• What is required: Continue the text below, a reply to a referee's review of a study on harmonic scale degrees in transcribed MIDI, starting after its last sentence.

We thank the referee for the constructive and detailed feedback. The comments identify key areas where greater specificity and robustness checks will strengthen the manuscript. We respond point by point below and commit to the indicated revisions.

read point-by-point responses

Referee: [Methods (feature extraction and analysis pipeline)] The extraction of harmonic scale degrees from transcribed MIDI (including key detection, scale representation, and transition definition) is not described with sufficient specificity to allow reproduction or error analysis. This is load-bearing for the transition distributions, entropy values, KL divergences, and especially the Zipfian R² computations that underpin the separation claim.

• Raw data:
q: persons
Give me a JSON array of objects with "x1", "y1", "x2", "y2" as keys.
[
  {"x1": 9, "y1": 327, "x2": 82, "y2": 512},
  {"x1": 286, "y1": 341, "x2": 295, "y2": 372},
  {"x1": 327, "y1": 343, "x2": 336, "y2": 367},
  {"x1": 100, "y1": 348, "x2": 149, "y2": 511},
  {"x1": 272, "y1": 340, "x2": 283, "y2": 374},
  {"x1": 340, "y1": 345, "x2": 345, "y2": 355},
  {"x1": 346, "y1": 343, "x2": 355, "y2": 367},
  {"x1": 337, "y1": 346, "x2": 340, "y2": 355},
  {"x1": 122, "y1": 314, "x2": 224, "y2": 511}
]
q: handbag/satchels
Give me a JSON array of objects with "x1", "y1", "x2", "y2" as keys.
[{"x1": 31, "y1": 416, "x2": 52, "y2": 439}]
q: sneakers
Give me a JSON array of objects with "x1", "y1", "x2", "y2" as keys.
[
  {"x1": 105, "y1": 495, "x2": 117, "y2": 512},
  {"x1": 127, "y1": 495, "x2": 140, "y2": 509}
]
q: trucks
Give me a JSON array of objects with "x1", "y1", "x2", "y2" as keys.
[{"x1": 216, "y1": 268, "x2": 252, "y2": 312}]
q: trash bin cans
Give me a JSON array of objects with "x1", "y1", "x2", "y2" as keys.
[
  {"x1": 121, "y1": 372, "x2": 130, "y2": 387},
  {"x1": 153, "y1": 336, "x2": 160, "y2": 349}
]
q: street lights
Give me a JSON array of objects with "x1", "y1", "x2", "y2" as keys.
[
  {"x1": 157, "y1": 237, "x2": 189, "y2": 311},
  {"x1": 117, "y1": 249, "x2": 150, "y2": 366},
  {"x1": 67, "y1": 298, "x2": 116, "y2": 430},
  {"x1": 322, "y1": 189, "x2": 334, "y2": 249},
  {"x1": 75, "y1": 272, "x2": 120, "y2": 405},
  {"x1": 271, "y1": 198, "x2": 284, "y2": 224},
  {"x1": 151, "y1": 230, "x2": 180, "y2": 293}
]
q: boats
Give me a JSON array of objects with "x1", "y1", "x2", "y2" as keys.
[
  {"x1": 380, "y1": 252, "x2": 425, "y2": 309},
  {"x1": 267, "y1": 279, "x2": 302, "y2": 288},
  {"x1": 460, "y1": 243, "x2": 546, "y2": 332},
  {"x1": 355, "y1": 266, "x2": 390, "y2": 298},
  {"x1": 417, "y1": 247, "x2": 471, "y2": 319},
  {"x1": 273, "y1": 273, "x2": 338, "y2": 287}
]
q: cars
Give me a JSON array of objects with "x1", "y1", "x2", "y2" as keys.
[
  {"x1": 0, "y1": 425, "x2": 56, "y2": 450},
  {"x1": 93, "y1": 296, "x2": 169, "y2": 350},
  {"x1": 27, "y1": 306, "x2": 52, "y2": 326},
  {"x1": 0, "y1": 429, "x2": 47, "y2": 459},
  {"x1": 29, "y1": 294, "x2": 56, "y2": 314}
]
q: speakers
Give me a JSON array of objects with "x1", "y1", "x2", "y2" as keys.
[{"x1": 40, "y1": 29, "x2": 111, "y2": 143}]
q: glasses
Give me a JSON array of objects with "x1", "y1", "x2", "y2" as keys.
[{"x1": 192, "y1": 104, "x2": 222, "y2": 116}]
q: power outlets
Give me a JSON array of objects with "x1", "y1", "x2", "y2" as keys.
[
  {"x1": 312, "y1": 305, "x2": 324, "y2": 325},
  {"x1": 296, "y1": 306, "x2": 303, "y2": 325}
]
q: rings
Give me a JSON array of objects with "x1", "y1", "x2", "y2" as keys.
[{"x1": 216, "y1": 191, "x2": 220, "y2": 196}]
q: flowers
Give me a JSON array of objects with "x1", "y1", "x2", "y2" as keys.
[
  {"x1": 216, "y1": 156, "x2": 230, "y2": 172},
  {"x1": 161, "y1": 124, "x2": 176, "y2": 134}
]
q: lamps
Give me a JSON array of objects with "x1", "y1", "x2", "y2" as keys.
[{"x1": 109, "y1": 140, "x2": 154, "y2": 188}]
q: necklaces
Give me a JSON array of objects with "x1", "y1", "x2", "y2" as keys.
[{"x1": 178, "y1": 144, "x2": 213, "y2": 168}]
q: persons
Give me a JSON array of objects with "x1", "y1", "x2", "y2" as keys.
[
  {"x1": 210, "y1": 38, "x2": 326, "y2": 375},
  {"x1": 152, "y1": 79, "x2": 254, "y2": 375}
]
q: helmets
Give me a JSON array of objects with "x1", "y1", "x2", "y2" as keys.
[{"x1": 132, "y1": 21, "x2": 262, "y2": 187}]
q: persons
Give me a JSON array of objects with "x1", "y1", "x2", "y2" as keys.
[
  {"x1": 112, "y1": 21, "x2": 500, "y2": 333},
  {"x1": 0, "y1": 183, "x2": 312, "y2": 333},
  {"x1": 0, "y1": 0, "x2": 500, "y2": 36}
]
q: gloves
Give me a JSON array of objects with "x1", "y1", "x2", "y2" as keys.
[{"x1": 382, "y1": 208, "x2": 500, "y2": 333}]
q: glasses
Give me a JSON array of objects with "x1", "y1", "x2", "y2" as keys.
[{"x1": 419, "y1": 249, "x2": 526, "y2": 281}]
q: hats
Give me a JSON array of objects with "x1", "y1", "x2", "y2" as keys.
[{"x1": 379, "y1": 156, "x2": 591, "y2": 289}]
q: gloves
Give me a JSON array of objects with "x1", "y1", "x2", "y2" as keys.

• Reply:
Authors: We agree that the current Methods description of the harmonic scale-degree pipeline is insufficiently detailed for reproduction. In the revised manuscript we will expand the relevant subsection to specify: the key-detection algorithm and its parameters (with reference to the implementation), the exact mapping from MIDI pitches to scale degrees (including treatment of chromaticism, modulations, and non-diatonic notes), and the operational definition of transitions (note-to-note versus chordal, temporal windowing if any). We will also insert pseudocode that traces the full path from aligned MIDI events to the Laplace-smoothed empirical transition matrix. These additions will make the entropy, KL, and Zipfian R² calculations directly replicable. revision: yes
Referee: [Results (composer separation and Zipfian modeling)] The separation result (mean R² = 0.78 neoclassical vs. 0.46 historical) is presented as evidence of a compact transition vocabulary in contemporary artists, but the transcription validation is confined to the MAESTRO classical benchmark. No style-specific error rates, perturbation tests, or sensitivity analysis for contemporary acoustics (e.g., repetitive patterns in Glass or ambient elements in Arnalds) are reported, leaving open the possibility that systematic pitch or duration biases differentially affect the empirical transition probabilities and R² values between groups.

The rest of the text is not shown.